Indeed; we build for a number of architectures for Ubuntu, and the failure on ppc64el was holding back those updated builds of pmdk in the Ubuntu 24.04 LTS. Only ppc64el hit this particular issue. We were undertaking a mass re-build of the entire archive for some distro-wide security fixes and performance improvements, and I think might have been the first time pmdk got a rebuild since a new libc introduction, which is why I suspected that. Debian hit the issue earlier than us, but also updated libc before us.

And as I mentioned above, we could not ascertain if it is down to one cause or several. My gut says there may be additional missing instructions, but I did not acquire proof one way or the other. We also did not determine whether the tests were identifying "real" problems that users would run into, or were simply test suite strictness (your advice/opinion on this point would be valued).

We also noted your documented limitations on support for this platform in the README (thanks for having that officially in writing), and took that into account as well in determining what to do on our end. We also are constrained in hardware access for this architecture for debugging purposes, as well as time and know-how limitations. We considered dropping support for the architecture ourselves for pmdk, but worried that would simply move the problem to dependencies, and instead have disabled the testsuite in our CI for ppc64el and listed it as a Known Issue in the 24.04 release notes.

Ideally, we'd like to supply a stronger resolution to this going forward (especially if this will regress pmdk ppc64el users), even if it means dropping the architecture as supported in Ubuntu. If you don't have inclination to investigate, that is probably the right long term solution here. However if it is something you do want to investigate further, we would be happy to collaborate, just with the caveat that our ability to test/debug/develop on this arch is constrained.

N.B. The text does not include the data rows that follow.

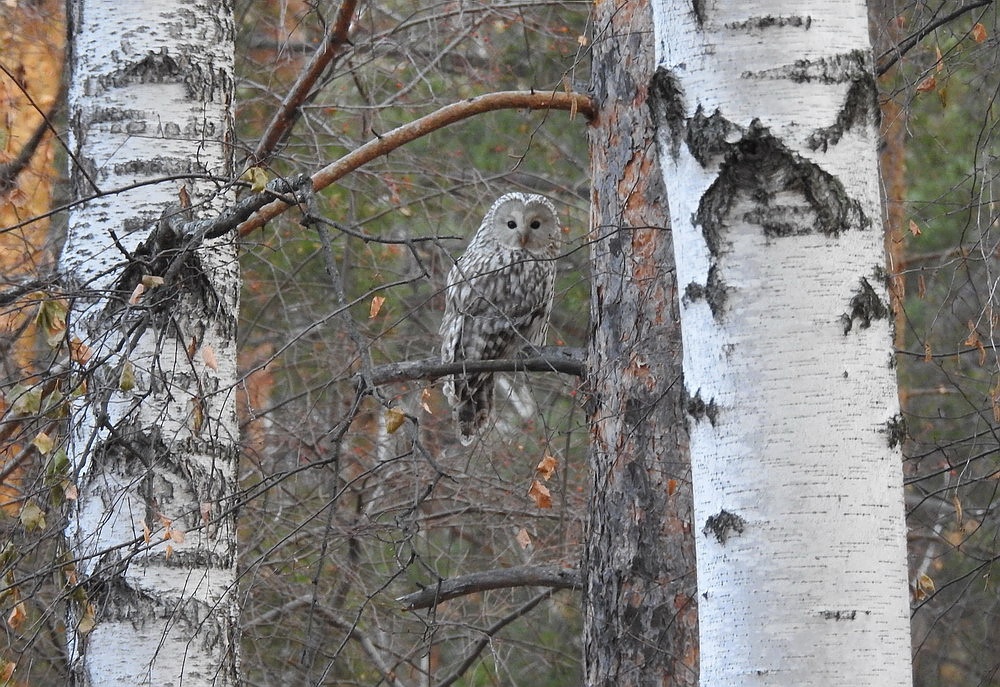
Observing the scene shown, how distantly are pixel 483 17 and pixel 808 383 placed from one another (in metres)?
3.96

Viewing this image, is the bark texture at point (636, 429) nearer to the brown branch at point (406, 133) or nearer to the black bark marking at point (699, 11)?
the brown branch at point (406, 133)

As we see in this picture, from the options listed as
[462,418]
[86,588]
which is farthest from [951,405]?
[86,588]

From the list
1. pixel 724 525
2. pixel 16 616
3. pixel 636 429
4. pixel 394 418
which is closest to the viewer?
pixel 724 525

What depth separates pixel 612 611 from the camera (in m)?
3.75

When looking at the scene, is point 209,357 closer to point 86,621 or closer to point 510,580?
point 86,621

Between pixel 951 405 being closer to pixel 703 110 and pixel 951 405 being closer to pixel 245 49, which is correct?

pbalcer commented 5 months ago

Is your build system using PMDK's fork of valgrind (https://github.com/pmem/valgrind)? If it does, then it's possible that a new libc version is issuing instructions that the forked valgrind does not support. So that'd be an issue on PMDK's side. The fix is simply to rebase the valgrind fork to the latest upstream version. This is a problem we've encountered a few times in the past.

If you don't, then the bug is in valgrind and it should add support for the necessary instructions (so upstreaming parts of this patch). But if that's the case, how did this work before?

We also did not determine whether the tests were identifying "real" problems that users would run into, or were simply test suite strictness

The primary use of valgrind in PMDK's test suite is to verify the correctness of its algorithms. However, end users may still encounter issues such as the one you've reported if they themselves run applications linked with libpmem under valgrind, if the valgrind version they are using does not support all the necessary instructions.

We also are constrained in hardware access for this architecture for debugging purposes, as well as time and know-how limitations.

PMDK's CI environment does not include any PPC system at this point in time. Given the state of the project, we are unlikely to invest to acquire one.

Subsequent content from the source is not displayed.